Kichen is a Vietnam-era vet, who was commissioned as an infantry officer through ROTC at the University of Massachusetts-Amherst in 1970.
As a protest against the Vietnam War, the college's graduating committee decided not to fly the American flag. The cadets skipped the graduation ceremony.
"The fraternity boys were not so fraternal," Kichen remembers.
Soon after his commissioning, he was transferred to the Armor branch, and saw service at Fort Lewis, Wash. He would also see service along the Korean demilitarized zone, command two infantry companies and work at the general officer level in the Pentagon, among many other assignments during his career.
It always seemed that the Army was in transition, shrinking after the Vietnam War, building in the Reagan years, shrinking after the first Gulf War.
Kichen became adept at working with leadership development and government red tape.

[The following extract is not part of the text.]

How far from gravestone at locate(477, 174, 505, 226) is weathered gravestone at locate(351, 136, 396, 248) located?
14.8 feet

That would be an asset when he moved to the Manatee-Sarasota area in 1999 after his military service ended.
His work with vets began innocently enough, joining a VFW post in Sarasota because it had "a big M60A3 tank parked in front."
After all, he was a tank officer.
A World War II veteran of the Battle of the Bulge who served as the post's veterans service officer took Kichen under his wing, seeing him as his potential replacement.
"I understood the VA process was complex, fraught with confusion by its very nature. The road to hell is paved with good intentions," Kichen said.
The rest is now history.
"Duty is what we do, honor is how we do it, and country is why we do it," he says.